ACTIVITIES:
**a)** In the editorial on South Africa's Covid-19 lockdown, what reason did the president give for the second alcohol ban?
**b)** From the final sentence of the lockdown editorial, list each thing it says made the second alcohol ban not make sense.
**c)** Write a continuation of the editorial on South Africa's lockdown, picking up after its final sentence.

READING TEXT:

A time for stability to return

Whether or not a second wave of the pandemic comes along, the room for manoeuvring for the government is very limited.


The wildly circulated joke that during the national state of disaster people were not allowed to visit relatives but could arrange to meet them at a casino or restaurant for a meal goes a long way in summing up government’s difficult position during the Covid-19 lockdown.

From day one of the declaration of the state of national disaster, it was clear that the unenviable battle that government faced was one between saving lives by restricting personal interactions and saving the country’s economy by allowing parts of it to function to save whatever jobs could be saved – especially in the restaurant and entertainment sectors, which had ground to an absolute halt.

As the president announced the further easing of restrictions on Saturday evening – including the lifting the ban on the sale of tobacco products and liquor – it became clear that the country has crossed over the invisible divide in favour of now saving the economy.

There is no telling where the pandemic is headed. There are reports elsewhere in the world of second waves of the pandemic and some countries have had to reimpose some of the earlier heavier restrictions in dealing with that second wave. This is important for South Africa because as the economy opens up, it is unavoidable that the numbers will buck the downward trend for a while.

This is to be expected: more human interactions will mean easier spread. Government cannot afford to summarily shut things down again. The country cannot afford it. The reason some of the lockdown regulations are being viewed as ridiculous is not because they are, but it’s the lack of transparency that goes with them.

Take the second alcohol ban, for instance: the president announced that the number of cases of physical trauma patients being admitted to hospital following the unbanning of alcohol had increased and was taking away the extra capacity government had created in preparation for a surge in coronavirus admissions. That makes sense. What didn’t make sense was summarily shutting down an industry that provides hundreds of thousands of jobs without even the slightest consultation, without exploring any alternatives whatsoever.

EXCERPTED DATA:
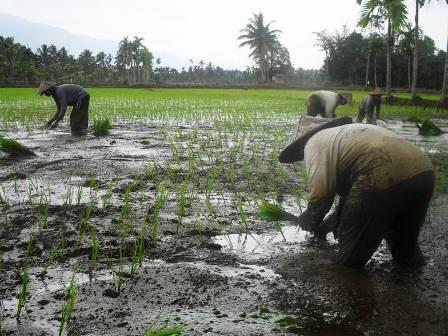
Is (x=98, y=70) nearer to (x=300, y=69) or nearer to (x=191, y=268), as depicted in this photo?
(x=300, y=69)

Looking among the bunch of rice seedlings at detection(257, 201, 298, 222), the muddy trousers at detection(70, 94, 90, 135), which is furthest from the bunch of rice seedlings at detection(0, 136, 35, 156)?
A: the bunch of rice seedlings at detection(257, 201, 298, 222)

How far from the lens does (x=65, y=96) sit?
8281 millimetres

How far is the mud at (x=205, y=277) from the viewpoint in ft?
6.67

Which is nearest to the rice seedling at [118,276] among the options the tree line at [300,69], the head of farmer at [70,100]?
the head of farmer at [70,100]

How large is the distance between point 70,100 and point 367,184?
24.4 feet

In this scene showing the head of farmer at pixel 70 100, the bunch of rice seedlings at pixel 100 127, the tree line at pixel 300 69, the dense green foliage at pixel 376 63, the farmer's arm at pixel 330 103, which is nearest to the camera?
the farmer's arm at pixel 330 103

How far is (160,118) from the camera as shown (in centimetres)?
1244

ANSWERS FOR THE TASKS:
**a)** After alcohol was unbanned, more physical trauma patients were admitted to hospital, taking up the extra capacity the government had created for a surge in coronavirus admissions.

**b)**
- It summarily shut down an industry that provides hundreds of thousands of jobs.
- It came without even the slightest consultation.
- It came without exploring any alternatives whatsoever.

**c)**
The speed with which things unfolded during the lockdown might have blinded President Cyril Ramaphosa and his government to the amount of unearned goodwill which the South African public afforded them during the past five months to implement rules and regulations they would otherwise never have managed to. That goodwill is not infinite and is highly dependent on visible logic and the respect afforded to citizens by those in power.

Whether or not a second wave of the pandemic comes along, the room for manoeuvring for the government is very limited. People’s lives and their livelihoods cannot be turned on and off at will. Unconfirmed reports suggest that the number of natural deaths between the months of May and August was higher than usual at 59% more than the historical average.

Anecdotally, this suggests a parallel undetected Covid-19 pandemic has been taking lives, unhindered by the measures implemented to curb the spread. Government has done what it can to curb the spread but clearly it cannot do any more. The instability that the pandemic brought with it has not only left economic devastation, but psychological damage as well.

Government’s role right now must be to reassure citizens that it will not contribute to their anxiety and troubles by implementing stop-start measures that are really having no effect on the pandemic.

Sydney Majoko.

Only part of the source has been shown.